▶ _What you should do_: Give again, word for word, only the lines from the one containing "Examining this photo" through the final line.

Start of Data rows

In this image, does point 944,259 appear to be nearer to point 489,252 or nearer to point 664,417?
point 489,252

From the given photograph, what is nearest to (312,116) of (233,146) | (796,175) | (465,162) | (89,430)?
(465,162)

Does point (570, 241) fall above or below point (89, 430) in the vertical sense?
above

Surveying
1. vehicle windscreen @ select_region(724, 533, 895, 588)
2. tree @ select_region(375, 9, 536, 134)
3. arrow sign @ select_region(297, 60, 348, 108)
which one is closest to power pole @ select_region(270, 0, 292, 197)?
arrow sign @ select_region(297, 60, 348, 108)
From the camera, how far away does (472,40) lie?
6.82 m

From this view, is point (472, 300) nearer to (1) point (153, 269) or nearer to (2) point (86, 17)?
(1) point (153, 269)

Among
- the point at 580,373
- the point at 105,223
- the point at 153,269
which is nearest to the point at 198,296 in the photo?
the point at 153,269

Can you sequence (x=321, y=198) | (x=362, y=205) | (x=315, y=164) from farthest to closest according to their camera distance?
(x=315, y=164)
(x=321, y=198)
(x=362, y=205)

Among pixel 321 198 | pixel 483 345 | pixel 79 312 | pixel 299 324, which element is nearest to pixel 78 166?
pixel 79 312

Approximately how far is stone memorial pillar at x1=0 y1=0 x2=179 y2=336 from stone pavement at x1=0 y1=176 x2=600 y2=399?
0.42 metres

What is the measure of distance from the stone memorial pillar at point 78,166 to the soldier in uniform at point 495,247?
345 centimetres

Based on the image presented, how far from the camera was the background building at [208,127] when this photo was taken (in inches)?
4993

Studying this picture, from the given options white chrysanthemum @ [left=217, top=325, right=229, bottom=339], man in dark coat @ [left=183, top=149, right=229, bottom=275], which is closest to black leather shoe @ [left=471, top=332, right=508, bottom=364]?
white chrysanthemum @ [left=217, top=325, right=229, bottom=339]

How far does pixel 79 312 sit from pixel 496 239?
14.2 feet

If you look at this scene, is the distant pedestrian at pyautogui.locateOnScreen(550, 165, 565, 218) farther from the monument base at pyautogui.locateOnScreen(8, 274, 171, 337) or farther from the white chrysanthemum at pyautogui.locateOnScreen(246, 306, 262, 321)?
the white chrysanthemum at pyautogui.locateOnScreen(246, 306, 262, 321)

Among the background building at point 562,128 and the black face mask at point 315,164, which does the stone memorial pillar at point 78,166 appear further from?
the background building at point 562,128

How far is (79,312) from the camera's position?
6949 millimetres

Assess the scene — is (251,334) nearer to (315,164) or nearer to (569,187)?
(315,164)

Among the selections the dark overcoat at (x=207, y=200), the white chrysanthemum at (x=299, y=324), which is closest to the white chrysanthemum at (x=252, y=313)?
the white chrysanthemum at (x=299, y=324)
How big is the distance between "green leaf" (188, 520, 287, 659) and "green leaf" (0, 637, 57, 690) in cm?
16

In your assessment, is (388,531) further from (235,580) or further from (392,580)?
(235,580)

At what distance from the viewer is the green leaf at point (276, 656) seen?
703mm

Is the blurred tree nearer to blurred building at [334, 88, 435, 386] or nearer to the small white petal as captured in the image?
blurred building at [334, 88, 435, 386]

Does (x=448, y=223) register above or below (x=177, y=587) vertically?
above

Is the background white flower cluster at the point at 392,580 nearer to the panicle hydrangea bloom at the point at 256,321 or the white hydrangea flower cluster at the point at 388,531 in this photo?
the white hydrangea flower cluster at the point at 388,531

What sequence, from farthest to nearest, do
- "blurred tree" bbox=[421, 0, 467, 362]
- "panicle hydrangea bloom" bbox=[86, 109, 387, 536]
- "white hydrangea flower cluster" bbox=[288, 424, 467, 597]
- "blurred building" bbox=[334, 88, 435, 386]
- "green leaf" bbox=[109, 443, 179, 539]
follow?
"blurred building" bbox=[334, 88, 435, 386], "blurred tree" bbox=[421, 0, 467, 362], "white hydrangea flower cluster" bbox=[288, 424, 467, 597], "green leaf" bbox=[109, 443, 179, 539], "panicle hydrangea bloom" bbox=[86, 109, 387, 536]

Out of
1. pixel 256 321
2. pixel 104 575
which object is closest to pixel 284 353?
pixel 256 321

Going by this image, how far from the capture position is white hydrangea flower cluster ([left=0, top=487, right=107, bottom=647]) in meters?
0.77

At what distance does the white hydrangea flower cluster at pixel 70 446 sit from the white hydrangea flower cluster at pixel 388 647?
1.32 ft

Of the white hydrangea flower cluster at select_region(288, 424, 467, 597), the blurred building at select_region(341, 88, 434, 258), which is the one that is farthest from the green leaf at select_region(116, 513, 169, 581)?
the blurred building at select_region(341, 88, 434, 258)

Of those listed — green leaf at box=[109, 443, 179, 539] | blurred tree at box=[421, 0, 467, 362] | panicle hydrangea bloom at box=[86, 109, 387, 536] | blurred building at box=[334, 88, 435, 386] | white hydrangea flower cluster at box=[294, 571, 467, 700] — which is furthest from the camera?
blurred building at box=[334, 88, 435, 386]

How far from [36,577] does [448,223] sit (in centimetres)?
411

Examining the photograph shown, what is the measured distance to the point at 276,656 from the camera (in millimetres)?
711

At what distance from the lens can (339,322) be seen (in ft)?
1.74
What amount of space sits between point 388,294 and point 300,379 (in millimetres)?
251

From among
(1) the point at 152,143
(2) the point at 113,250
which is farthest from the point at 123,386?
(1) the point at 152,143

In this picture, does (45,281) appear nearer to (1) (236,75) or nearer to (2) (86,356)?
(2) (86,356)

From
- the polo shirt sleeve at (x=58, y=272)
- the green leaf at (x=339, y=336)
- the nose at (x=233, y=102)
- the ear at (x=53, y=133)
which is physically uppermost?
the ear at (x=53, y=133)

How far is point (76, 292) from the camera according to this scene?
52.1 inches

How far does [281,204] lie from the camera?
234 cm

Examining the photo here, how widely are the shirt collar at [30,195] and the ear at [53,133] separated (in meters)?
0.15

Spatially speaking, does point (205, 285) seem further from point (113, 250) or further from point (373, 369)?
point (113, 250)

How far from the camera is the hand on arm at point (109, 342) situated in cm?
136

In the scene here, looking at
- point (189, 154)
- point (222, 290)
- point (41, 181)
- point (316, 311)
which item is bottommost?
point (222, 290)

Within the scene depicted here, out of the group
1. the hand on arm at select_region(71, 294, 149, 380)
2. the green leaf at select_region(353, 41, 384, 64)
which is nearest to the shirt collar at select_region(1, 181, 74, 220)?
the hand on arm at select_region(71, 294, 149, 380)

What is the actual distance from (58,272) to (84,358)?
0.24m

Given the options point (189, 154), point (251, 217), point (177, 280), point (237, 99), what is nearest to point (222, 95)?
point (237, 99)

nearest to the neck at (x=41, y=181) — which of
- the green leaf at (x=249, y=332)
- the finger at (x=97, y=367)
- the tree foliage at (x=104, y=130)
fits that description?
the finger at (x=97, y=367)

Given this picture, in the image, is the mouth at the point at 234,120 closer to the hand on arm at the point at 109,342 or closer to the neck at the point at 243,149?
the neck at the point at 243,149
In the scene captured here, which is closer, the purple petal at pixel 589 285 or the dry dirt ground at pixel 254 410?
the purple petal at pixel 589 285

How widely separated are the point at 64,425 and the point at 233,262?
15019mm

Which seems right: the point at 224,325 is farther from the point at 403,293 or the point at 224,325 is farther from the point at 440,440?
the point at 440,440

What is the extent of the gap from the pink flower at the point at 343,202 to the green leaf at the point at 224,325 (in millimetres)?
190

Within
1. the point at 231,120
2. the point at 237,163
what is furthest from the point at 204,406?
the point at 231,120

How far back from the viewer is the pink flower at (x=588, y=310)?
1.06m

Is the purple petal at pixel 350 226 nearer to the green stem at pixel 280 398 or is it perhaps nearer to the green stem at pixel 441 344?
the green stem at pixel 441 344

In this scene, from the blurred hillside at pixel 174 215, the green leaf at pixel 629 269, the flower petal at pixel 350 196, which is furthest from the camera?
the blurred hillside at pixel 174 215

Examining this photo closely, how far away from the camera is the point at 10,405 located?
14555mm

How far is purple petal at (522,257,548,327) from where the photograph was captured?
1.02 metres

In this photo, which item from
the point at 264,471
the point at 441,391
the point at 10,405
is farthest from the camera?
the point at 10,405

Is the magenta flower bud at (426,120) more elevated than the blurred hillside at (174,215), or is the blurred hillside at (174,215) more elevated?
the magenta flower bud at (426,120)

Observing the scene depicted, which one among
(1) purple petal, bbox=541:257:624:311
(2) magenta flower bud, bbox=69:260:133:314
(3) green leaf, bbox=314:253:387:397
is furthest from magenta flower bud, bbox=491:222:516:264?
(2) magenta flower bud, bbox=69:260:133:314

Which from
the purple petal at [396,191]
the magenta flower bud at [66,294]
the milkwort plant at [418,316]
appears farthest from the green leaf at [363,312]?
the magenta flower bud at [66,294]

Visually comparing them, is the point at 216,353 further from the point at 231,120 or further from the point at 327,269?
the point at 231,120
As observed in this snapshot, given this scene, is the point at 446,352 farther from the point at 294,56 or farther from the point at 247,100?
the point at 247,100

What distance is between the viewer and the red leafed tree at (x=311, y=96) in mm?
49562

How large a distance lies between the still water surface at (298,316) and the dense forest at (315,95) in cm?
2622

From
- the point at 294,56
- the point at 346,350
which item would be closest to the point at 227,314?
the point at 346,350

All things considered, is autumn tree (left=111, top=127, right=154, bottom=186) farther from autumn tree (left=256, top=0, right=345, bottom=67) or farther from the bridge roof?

End of Data rows

▶ _Solved exercise_:
Examining this photo closely, how far away from the camera is the point at 10,405 located?
14555mm

How far is purple petal at (522,257,548,327) from where the photograph was captured?
1.02 metres

In this photo, which item from
the point at 264,471
the point at 441,391
the point at 10,405
is farthest from the camera?
the point at 10,405

Is the magenta flower bud at (426,120) more elevated than the blurred hillside at (174,215), or is the blurred hillside at (174,215) more elevated?
the magenta flower bud at (426,120)

Observing the scene depicted, which one among
(1) purple petal, bbox=541:257:624:311
(2) magenta flower bud, bbox=69:260:133:314
(3) green leaf, bbox=314:253:387:397
is furthest from magenta flower bud, bbox=491:222:516:264?
(2) magenta flower bud, bbox=69:260:133:314

Which from
the purple petal at [396,191]
the magenta flower bud at [66,294]
the milkwort plant at [418,316]
appears farthest from the green leaf at [363,312]?
the magenta flower bud at [66,294]

Visually comparing them, is the point at 216,353 further from the point at 231,120 or further from the point at 327,269?
the point at 231,120
As observed in this snapshot, given this scene, is the point at 446,352 farther from the point at 294,56 or farther from the point at 247,100?
the point at 247,100

What distance is between the viewer and the red leafed tree at (x=311, y=96) in mm?
49562

How large a distance lies between the still water surface at (298,316) and the dense forest at (315,95) in cm?
2622

From
- the point at 294,56
- the point at 346,350
which item would be closest to the point at 227,314?
the point at 346,350

All things considered, is autumn tree (left=111, top=127, right=154, bottom=186) farther from autumn tree (left=256, top=0, right=345, bottom=67) or farther from the bridge roof?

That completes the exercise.